Arbeitsanweisung: Gib aus dem Artikel über den Rücktritt des Innenministers weiter unten alles von „Vogel vertrat die“ bis hinunter zu „bis 2009 Landwirtschaftsminister.“ wortgetreu wieder.

Dokumentteil:
....
Zweifel an Eignung des Innenministers

Opposition rügt die überhastete Entscheidung des Ministerpräsidenten für Dietmar Woidke

Kaum hatte Innenminister Rainer Speer (SPD) am Donnerstagnachmittag seinen Rücktritt erklärt, da präsentierte Ministerpräsident Matthias Platzeck (SPD) schon den Nachfolger: Landtagsfraktionschef Dietmar Woidke.

Mit der überhasteten Besetzung des frei gewordenen Postens habe der Regierungschef die Chance für einen Neustart verpasst, meinte gestern Grünen-Fraktionschef Axel Vogel. »Was wohl Stärke demonstrieren sollte, ist in Wirklichkeit ein Zeichen der Schwäche.« Wie schon nach dem Rücktritt von Infrastrukturministerin Jutta Lieske (SPD) habe Platzeck eine »einsame Entscheidung« getroffen – offenkundig ohne die Parteigremien und die SPD-Fraktion einzubeziehen. »Einsame Entscheidungen machen einsam, und sie widersprechen auch dem Geist der innerparteilichen Demokratie.«

Vogel vertrat die Ansicht, dass Speers Rücktritt die Möglichkeit eröffnet hätte, dem Kabinett »mit frischem Personal neue Kraft zu geben«. Die Personalreserve der brandenburgischen SPD sei aber erkennbar dünn. Deshalb wäre der Ministerpräsident gut beraten gewesen, sich bundesweit nach profilierten Fachpolitikern umzusehen. Bei allem Respekt vor Woidke hegt Vogel Zweifel, ob er der am besten geeignete Nachfolger ist und die Polizeireform optimal meistern kann. Woidke ist Diplom-Agraringenieur und war von 2004 bis 2009 Landwirtschaftsminister.
....
Datenteil:

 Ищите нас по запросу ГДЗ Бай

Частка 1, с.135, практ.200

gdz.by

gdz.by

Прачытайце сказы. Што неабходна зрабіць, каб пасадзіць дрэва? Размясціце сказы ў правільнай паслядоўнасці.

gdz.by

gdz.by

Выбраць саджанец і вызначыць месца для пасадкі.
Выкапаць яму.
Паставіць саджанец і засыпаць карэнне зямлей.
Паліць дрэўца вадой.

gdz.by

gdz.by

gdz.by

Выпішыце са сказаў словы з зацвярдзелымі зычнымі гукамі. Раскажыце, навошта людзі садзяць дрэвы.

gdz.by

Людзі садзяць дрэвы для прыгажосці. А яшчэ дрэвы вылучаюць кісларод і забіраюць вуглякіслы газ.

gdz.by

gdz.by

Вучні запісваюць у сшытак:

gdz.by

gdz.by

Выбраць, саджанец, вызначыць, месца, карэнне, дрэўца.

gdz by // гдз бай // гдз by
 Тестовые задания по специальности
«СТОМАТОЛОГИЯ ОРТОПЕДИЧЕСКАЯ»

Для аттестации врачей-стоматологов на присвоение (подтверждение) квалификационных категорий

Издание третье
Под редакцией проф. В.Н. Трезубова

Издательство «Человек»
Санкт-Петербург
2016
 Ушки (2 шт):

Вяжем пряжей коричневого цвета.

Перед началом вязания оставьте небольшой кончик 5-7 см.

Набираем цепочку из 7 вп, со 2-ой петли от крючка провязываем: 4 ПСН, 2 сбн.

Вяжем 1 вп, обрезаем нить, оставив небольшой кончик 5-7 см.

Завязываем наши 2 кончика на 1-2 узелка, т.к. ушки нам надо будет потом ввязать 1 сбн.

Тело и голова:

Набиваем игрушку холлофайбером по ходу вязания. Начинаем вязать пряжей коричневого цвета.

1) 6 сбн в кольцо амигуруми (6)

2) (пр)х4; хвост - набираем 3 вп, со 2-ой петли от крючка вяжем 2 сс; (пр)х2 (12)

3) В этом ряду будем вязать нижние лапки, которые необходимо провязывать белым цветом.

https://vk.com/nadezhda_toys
....
Gelöste Aufgabe:
Vogel vertrat die Ansicht, dass Speers Rücktritt die Möglichkeit eröffnet hätte, dem Kabinett »mit frischem Personal neue Kraft zu geben«. Die Personalreserve der brandenburgischen SPD sei aber erkennbar dünn. Deshalb wäre der Ministerpräsident gut beraten gewesen, sich bundesweit nach profilierten Fachpolitikern umzusehen. Bei allem Respekt vor Woidke hegt Vogel Zweifel, ob er der am besten geeignete Nachfolger ist und die Polizeireform optimal meistern kann. Woidke ist Diplom-Agraringenieur und war von 2004 bis 2009 Landwirtschaftsminister.